The rescue deal does not cover the capital, where Transport for London is negotiating its own bailout with ministers.
Bus services will receive up to £218.4m of public money over the next eight weeks, with a further sum of up to £27.3m weekly “until a time when the funding is no longer needed” the Department for Transport said. Trams can access up to £37.4m investment over 12 weeks, with funding to be reviewed at the end of the period.
The funding comes on top of £477m in initial subsidies to bus and tram operations in England outside London.
The move reflects the views of transport executives and officials that it will be many months before passenger numbers recover to pre-pandemic levels.
Passengers are staying at home for fear or infection, hitting fare income, but the government is pushing operators to increase service levels to be able to accommodate more people with social-distancing rules in place.
The buses and five light rail systems — in Manchester, Tyne & Wear, Sheffield, Nottingham and the West Midlands — are running at more than 80 per cent of normal service levels.
Grant Shapps, transport secretary, said: “Buses are a vital lifeline — from getting to work, seeing the doctor or doing the shopping. Today’s extra funding will keep services running as we continue to recover from the impact of Covid-19.”
The money for buses will go directly to operators such as First Group and Arriva, whose share prices have fallen heavily during the pandemic.
“Government funding for bus operators has been a significant support for Arriva in recent months, enabling us to maintain our services in extremely challenging times, ensuring our customers (particularly key workers) have been able to get from A to B. So we welcome this announcement of additional funding from the DfT,” the company said.
But Judith Blake, leader of Leeds city council, said local transport authorities also needed more money to maintain school buses and lesser-used services. “This announcement is only a stopgap solution and will not ensure the long-term viability of the bus network.”
The Tyne and Wear Metro light-rail system has been losing about £500,000 a week because of a slump in passenger numbers.
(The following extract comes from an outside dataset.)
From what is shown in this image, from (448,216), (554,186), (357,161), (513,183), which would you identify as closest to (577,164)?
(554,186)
Since lockdown eased, usage has gradually grown to about 40 per cent of pre-pandemic levels.
Nexus, the public body that owns and runs Metro on behalf of the area’s local authorities, said it would be “some time in 2021 at the earliest” before passenger numbers return close to normal. Martin Kearney, chief operating officer, said it was in dialogue with the government “about longer term funding support for the services we deliver”.
Meanwhile, Transport for London has asked for a further £1.9bn this financial year, on top of the earlier £1.6bn bailout.